Southwest bread spread

Yield: 1 servings

Measure Ingredient
¾ cup Apple juice or dry Sherry
¾ cup Chopped onion
¾ cup Chopped celery
¾ cup Chopped carrots
2 tablespoons Minced; fresh garlic
1½ cup Canned garbanzo; lima or pinto beans, drained
¼ cup Minced fresh parsley
1 teaspoon Minced fresh basil leaves
1 teaspoon Cayenne pepper; or to taste
¾ teaspoon Curry powder
¾ teaspoon Dried thyme
1½ \N Tsp.prepared mustard
1½ teaspoon Lemon juice
1½ teaspoon Ground cumin
¼ teaspoon Ground cinnamon
\N \N Freshly ground pepper
¾ cup Rye breadcrumbs; (I subbed white/whole wheat!) (up to 1)

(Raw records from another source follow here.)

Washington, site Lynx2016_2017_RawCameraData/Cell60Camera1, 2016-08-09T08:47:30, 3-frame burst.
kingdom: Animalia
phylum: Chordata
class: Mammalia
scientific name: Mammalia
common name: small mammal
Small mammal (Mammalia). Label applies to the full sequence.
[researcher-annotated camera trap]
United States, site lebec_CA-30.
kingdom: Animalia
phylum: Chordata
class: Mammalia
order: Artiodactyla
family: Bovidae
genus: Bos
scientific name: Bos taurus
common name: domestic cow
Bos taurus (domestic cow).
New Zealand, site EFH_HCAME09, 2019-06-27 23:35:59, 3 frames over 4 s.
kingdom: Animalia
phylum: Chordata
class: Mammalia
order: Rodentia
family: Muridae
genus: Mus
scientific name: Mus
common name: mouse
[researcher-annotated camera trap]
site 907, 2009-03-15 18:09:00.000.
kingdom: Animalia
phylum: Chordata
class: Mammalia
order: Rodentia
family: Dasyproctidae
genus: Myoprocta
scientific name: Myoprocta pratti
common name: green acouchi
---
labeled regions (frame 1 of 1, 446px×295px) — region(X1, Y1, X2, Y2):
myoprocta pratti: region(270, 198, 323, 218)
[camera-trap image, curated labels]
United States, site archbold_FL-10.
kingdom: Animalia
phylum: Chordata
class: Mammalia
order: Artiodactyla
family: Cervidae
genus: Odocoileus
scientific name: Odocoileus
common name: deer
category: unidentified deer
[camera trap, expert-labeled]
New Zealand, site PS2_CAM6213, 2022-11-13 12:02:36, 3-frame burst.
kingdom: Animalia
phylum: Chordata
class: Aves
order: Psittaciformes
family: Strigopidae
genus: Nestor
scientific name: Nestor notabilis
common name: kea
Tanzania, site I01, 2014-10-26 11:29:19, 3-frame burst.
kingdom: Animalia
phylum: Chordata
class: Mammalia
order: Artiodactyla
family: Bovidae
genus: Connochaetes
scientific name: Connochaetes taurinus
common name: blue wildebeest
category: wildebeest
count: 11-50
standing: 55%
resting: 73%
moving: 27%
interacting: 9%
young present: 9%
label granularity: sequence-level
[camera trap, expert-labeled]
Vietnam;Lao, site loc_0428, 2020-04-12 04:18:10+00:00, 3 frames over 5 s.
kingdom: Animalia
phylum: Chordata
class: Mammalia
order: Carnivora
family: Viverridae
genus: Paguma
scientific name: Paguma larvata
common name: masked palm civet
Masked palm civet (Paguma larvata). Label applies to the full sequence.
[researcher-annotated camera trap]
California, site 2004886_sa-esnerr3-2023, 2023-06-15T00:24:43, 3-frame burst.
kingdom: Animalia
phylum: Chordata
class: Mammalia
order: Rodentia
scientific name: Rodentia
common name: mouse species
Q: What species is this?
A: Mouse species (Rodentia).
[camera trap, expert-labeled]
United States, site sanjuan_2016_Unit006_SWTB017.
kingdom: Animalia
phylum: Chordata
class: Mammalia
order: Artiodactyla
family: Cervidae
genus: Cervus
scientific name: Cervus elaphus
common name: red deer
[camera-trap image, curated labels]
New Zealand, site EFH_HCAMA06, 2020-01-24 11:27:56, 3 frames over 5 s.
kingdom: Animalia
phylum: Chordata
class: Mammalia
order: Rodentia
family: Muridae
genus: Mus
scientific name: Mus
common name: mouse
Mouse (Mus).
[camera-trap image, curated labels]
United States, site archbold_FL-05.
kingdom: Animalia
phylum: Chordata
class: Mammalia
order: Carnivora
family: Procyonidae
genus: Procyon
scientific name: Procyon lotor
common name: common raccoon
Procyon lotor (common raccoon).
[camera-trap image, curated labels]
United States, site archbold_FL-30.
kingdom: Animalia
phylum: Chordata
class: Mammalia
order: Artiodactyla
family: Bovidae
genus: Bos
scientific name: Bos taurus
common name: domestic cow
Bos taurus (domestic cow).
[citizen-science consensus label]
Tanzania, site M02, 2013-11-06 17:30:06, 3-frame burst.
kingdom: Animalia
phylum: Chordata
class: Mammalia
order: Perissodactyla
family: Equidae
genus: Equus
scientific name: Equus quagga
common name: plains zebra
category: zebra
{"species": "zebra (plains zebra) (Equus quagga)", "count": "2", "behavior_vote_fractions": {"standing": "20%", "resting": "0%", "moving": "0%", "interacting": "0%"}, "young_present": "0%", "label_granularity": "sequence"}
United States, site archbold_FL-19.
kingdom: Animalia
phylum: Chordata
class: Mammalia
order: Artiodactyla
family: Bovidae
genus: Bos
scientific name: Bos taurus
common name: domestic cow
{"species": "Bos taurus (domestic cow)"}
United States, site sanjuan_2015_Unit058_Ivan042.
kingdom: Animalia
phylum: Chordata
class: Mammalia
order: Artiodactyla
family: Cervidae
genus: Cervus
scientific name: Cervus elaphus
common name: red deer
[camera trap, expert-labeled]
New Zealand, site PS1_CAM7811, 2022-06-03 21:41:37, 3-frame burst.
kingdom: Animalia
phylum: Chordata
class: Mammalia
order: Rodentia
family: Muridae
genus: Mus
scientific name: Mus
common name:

As a single person I am always looking for simple recipes that "are ready when I am". When I saw this recipe in Mary Carroll's Healthful Cooking column featured in the Minneapolis Star Tribune, I had to try it. It is great, as a bread or cracker spread, a dipper, even toss a couple of Tablespoons with some pasta. See if you don't like it.

Heat sherry or juice in non stick skillet over med-high heat. Add onions, celery, carrots, garlic and saute, stirring frequently to prevent browning, 5 minutes and remove from heat. In blender or food processor, puree vegetable saute, beans, parsley, basil, and rest of spices. Stir in enough bread crumbs to make thick spread.

Refrigerate overnight and adjust seasonings before serving. Makes 6 to 8 servings.

(Each ⅛ serving contains about 2 vegetable exchanges, 1 bread/starch exchange,

½ fat exchange, 125 calories, 23 gm. carbohydrates, 5 gm. protein, 2 gm.fat (no saturated fat), 190 mg. sodium, 63 mg. calcium and 3 gm. dietary fibre.